Black Diamond Queens
African American Women and Rock and Roll


Winner of the American Musicological Society’s 2021 Otto Kinkeldey Award

Winner of the Society for Ethnomusicology’s 2021 Alan Merriam Prize 

Winner of the 2021 Marcia Herdon Prize awarded by the Gender and Sexualities Section of the Society for Ethnomusicology

Shortlisted for the 2021 MAAH Stone Book Award

One of Pitchfork’s Favorite Music Books of 2020

One of No Depression’s Best Music Books of 2020

African American women have played a pivotal part in rock and roll—from laying its foundations and singing chart-topping hits to influencing some of the genre's most iconic acts. Despite this, black women's importance to the music's history has been diminished by narratives of rock as a mostly white male enterprise. In Black Diamond Queens, Maureen Mahon draws on recordings, press coverage, archival materials, and interviews to document the history of African American women in rock and roll between the 1950s and the 1980s. Mahon details the musical contributions and cultural impact of Big Mama Thornton, LaVern Baker, Betty Davis, Tina Turner, Merry Clayton, Labelle, the Shirelles, and others, demonstrating how dominant views of gender, race, sexuality, and genre affected their careers. By uncovering this hidden history of black women in rock and roll, Mahon reveals a powerful sonic legacy that continues to reverberate into the twenty-first century.

Pages: 408
Illustrations: 19 b&w illustrations
Published: October 2020
Paper ISBN: 978-1-4780-1122-4
Cloth ISBN: 978-1-4780-1019-7



PRAISE

“We've got to know where we came from in order to get where we want to go, and there's no doubt that Maureen knows where she is headed! You can absolutely feel the passion in every word she speaks, whether in person or on paper, and Black Diamond Queens is no exception.” 

— Quincy Jones



“I thought I knew the stories of the women who populate this stellar revisioning of rock and roll history. Now I realize how much I had to learn. A revolutionary read that should chasten rock historians and will delight anyone who wants the full picture of how black women shaped a culture that pushed them to the side and how they survived.”

 — Ann Powers, author of Good Booty: Love and Sex, Black and White, Body and Soul in American Music



“The book that's poised to set rock history free. Maureen Mahon's Black Diamond Queens sets the record straight by offering a meticulously detailed study of the ways in which Black women musicians and entertainers played pivotal roles in the birth of the genre and fearlessly revolutionized the form. Essential reading for anyone who cares about popular music culture.”

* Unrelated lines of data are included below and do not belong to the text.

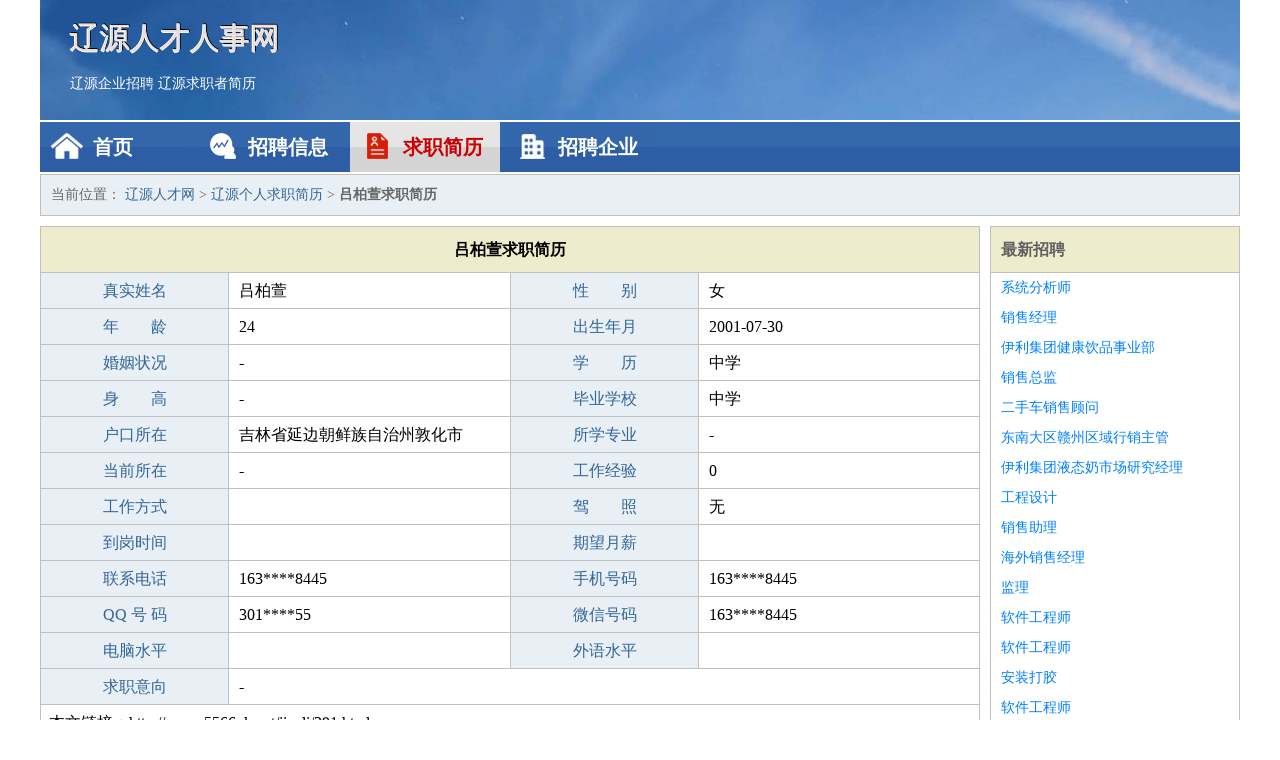

--- FILE ---
content_type: text/html
request_url: http://www.5566ok.net/jianli/391.html
body_size: 2300
content:
<!DOCTYPE html>
<html>
<head>
<meta charset="UTF-8">
<meta name="viewport" content="width=device-width, initial-scale=1.0">
<meta http-equiv="X-UA-Compatible" content="IE=edge,chrome=1">
<meta name="applicable-device" content="pc,mobile">
<meta name="robots" content="all">
<meta name="keywords" content="吕柏萱,吕柏萱简历,吕柏萱求职简历">
<title>吕柏萱个人求职简历  辽源人才网</title>
<link rel="stylesheet" type="text/css" media="screen" href="/static/default/css/common.css?v=1742363338"/>
</head>
<body>
<div class="header inner">
<div class="mod-head">
<div class="hd">
<a href="/" class="logo">辽源人才人事网</a>
<a href="/zhaopin/">辽源企业招聘</a>
<a href="/jianli/">辽源求职者简历</a>
</div>
<div class="bd">
<div class="nav">
<a href="/" class="home">首页</a>
<a href="/zhaopin/" class="job">招聘信息</a>
<a href="/jianli/" class="jianli active">求职简历</a>
<a href="/qiye/" class="qiye">招聘企业</a>
</div>
</div>
</div>
</div>
<div class="container inner">
<div class="mod-breadcrumbs">
<div class="bd">
当前位置：
<a href="/">辽源人才网</a> &gt;
<a href="/jianli/">辽源个人求职简历</a> &gt;
<strong>吕柏萱求职简历</strong>
</div>
</div>
<div class="main">
<div class="mod-table module">
<div class="hd">
<h1>吕柏萱求职简历</h1>
</div>
<div class="bd">
<p>
<label>真实姓名</label>
<span>吕柏萱</span>
<label>性　　别</label>
<span>女</span>
</p>
<p>
<label>年　　龄</label>
<span>24</span>
<label>出生年月</label>
<span>2001-07-30</span>
</p>
<p>
<label>婚姻状况</label>
<span>-</span>
<label>学　　历</label>
<span>中学</span>
</p>
<p>
<label>身　　高</label>
<span>-</span>
<label>毕业学校</label>
<span>中学</span>
</p>
<p>
<label>户口所在</label>
<span>吉林省延边朝鲜族自治州敦化市</span>
<label>所学专业</label>
<span>-</span>
</p>
<p>
<label>当前所在</label>
<span>-</span>
<label>工作经验</label>
<span>0</span>
</p>
<p>
<label>工作方式</label>
<span></span>
<label>驾　　照</label>
<span>无</span>
</p>
<p>
<label>到岗时间</label>
<span></span>
<label>期望月薪</label>
<span></span>
</p>
<p>
<label>联系电话</label>
<span>163****8445</span>
<label>手机号码</label>
<span>163****8445</span>
</p>
<p>
<label>QQ 号 码</label>
<span>301****55</span>
<label>微信号码</label>
<span>163****8445</span>
</p>
<p>
<label>电脑水平</label>
<span></span>
<label>外语水平</label>
<span></span>
</p>
<p>
<label>求职意向</label>
<span class="big">-</span>
</p>
<p>
&nbsp;&nbsp;本文链接：http://www.5566ok.net/jianli/391.html                </p>
</div>
</div>
</div>
<div class="side">
<div class="mod-recommed module">
<div class="hd">
<a href="/zhaopin/">最新招聘</a>
</div>
<div class="bd">
<ul>
<li>
<a href="/zhaopin/892.html" target="_blank">系统分析师</a>
</li>
<li>
<a href="/zhaopin/891.html" target="_blank">销售经理</a>
</li>
<li>
<a href="/zhaopin/890.html" target="_blank">伊利集团健康饮品事业部</a>
</li>
<li>
<a href="/zhaopin/889.html" target="_blank">销售总监</a>
</li>
<li>
<a href="/zhaopin/888.html" target="_blank">二手车销售顾问</a>
</li>
<li>
<a href="/zhaopin/887.html" target="_blank">东南大区赣州区域行销主管</a>
</li>
<li>
<a href="/zhaopin/886.html" target="_blank">伊利集团液态奶市场研究经理</a>
</li>
<li>
<a href="/zhaopin/885.html" target="_blank">工程设计</a>
</li>
<li>
<a href="/zhaopin/884.html" target="_blank">销售助理</a>
</li>
<li>
<a href="/zhaopin/883.html" target="_blank">海外销售经理</a>
</li>
<li>
<a href="/zhaopin/882.html" target="_blank">监理</a>
</li>
<li>
<a href="/zhaopin/881.html" target="_blank">软件工程师</a>
</li>
<li>
<a href="/zhaopin/880.html" target="_blank">软件工程师</a>
</li>
<li>
<a href="/zhaopin/879.html" target="_blank">安装打胶</a>
</li>
<li>
<a href="/zhaopin/878.html" target="_blank">软件工程师</a>
</li>
</ul>
</div>
</div>
<div class="mod-recommed mod-hot module">
<div class="hd">
<a href="/jianli/">最新简历</a>
</div>
<div class="bd">
<ul>
<li>
<a href="/jianli/370.html" target="_blank">薛丹华</a>
</li>
<li>
<a href="/jianli/371.html" target="_blank">杨雨玮</a>
</li>
<li>
<a href="/jianli/372.html" target="_blank">希致远</a>
</li>
<li>
<a href="/jianli/373.html" target="_blank">连含芷</a>
</li>
<li>
<a href="/jianli/374.html" target="_blank">辛哲欧</a>
</li>
<li>
<a href="/jianli/375.html" target="_blank">池雨辉</a>
</li>
<li>
<a href="/jianli/376.html" target="_blank">高彬耀</a>
</li>
<li>
<a href="/jianli/377.html" target="_blank">司马晟棋</a>
</li>
<li>
<a href="/jianli/378.html" target="_blank">厉物华</a>
</li>
<li>
<a href="/jianli/379.html" target="_blank">甄建坤</a>
</li>
<li>
<a href="/jianli/380.html" target="_blank">卢沐檀</a>
</li>
<li>
<a href="/jianli/381.html" target="_blank">袁冬宸</a>
</li>
<li>
<a href="/jianli/382.html" target="_blank">申芸娇</a>
</li>
<li>
<a href="/jianli/383.html" target="_blank">颜临翔</a>
</li>
<li>
<a href="/jianli/384.html" target="_blank">司马健旭</a>
</li>
<li>
<a href="/jianli/385.html" target="_blank">亢敬嘉</a>
</li>
<li>
<a href="/jianli/386.html" target="_blank">沈晋尚</a>
</li>
<li>
<a href="/jianli/387.html" target="_blank">尧琦嫣</a>
</li>
<li>
<a href="/jianli/388.html" target="_blank">尧彩菱</a>
</li>
<li>
<a href="/jianli/389.html" target="_blank">伊叶华</a>
</li>
<li>
<a href="/jianli/390.html" target="_blank">鲍峻材</a>
</li>
<li>
<a href="/jianli/391.html" target="_blank">吕柏萱</a>
</li>
<li>
<a href="/jianli/392.html" target="_blank">凌任志</a>
</li>
<li>
<a href="/jianli/393.html" target="_blank">褚秋璐</a>
</li>
<li>
<a href="/jianli/394.html" target="_blank">狐巧艺</a>
</li>
<li>
<a href="/jianli/395.html" target="_blank">羊蕾纹</a>
</li>
</ul>
</div>
</div>
</div>
</div>
<div class="footer">
<div class="inner">
<div class="mod-foot">
<p><a href="//www.5566ok.net/">辽源人才网 - 辽源人才招聘网</a></p>
<p><a href="//www.5566ok.net/" target="_blank">关于我们</a>
<a href="//www.5566ok.net/" target="_blank">辽源人才网</a>  <a href="//www.5566ok.net/sitemap.xml" target="_blank">网站地图</a> Copyright &copy; 2010-2025  All Rights Reserved.
</p>
</div>
</div>
</div>
<script src="/static/default/script/jquery-1.11.0.min.js"></script>
<script src="/static/default/script/common.js"></script>
<script defer src="https://static.cloudflareinsights.com/beacon.min.js/vcd15cbe7772f49c399c6a5babf22c1241717689176015" integrity="sha512-ZpsOmlRQV6y907TI0dKBHq9Md29nnaEIPlkf84rnaERnq6zvWvPUqr2ft8M1aS28oN72PdrCzSjY4U6VaAw1EQ==" data-cf-beacon='{"version":"2024.11.0","token":"b633de0dc1554f9d8840d287cb8d7766","r":1,"server_timing":{"name":{"cfCacheStatus":true,"cfEdge":true,"cfExtPri":true,"cfL4":true,"cfOrigin":true,"cfSpeedBrain":true},"location_startswith":null}}' crossorigin="anonymous"></script>
</body>
</html>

— Daphne A. Brooks, author of Bodies in Dissent: Spectacular Performances of Race and Freedom, 1850–1910



"... Mahon has done plenty to expose how Black women rockers have been marginalized by musicians, audiences, historians, and critics. A well-researched, sociologically savvy effort to expand the rock canon." 

— Kirkus Reviews




Starred Review. "With depth and breadth, Mahon’s work centers the many African American women who heavily influence rock and roll, from LaVern Baker to Tina Turner. Rock and roll emerged neither from a vacuum nor from the minds of white, male performers alone. Mahon’s comprehensive research and intelligent thinking are captured in her compelling writing."

— Emily Dziuban, Booklist




"If you are curious about music and its development across genres or would like more examples of Black women’s exquisite impact on every aspect of life, Black Diamond Queens is for you. You won’t find many of these queens on the walls of the Rock and Roll Hall of Fame or in canonical texts discussing the origins of rock and roll. Still, crucially and inspiringly, you might see yourself in this group of Black women whose manicured fingers are all over rock and roll. At the very least, you will be exposed to some incredible new songs."

— Briana Spivey, Women's Review of Books




"As I read each page of Black Diamond Queens, learning about the Black women who contributed to not only the sound but the ethos of rock and roll, I felt like I was also learning about myself. In the end, the stories felt less like a permission slip to feel at home in a genre I most resonate with, but a reminder that, like these women, I should never feel the need to ask for permission at all."

— Erica Campbell, UPROXX



"[H]ighly recommended for anyone who is interested in deepening their knowledge of the legacies and profoundness of Black women in music."

— Jordannah Elizabeth, Amsterdam News



"A rare gem. . . . this meticulously researched book is a key entry in the ongoing record-correction of 20th-century popular music history, one that recenters women, and most crucially, women of color. . . . The collective telling of their complex stories, within an intersectional feminist framework, is the kind of illuminating scholarship that rock really needs."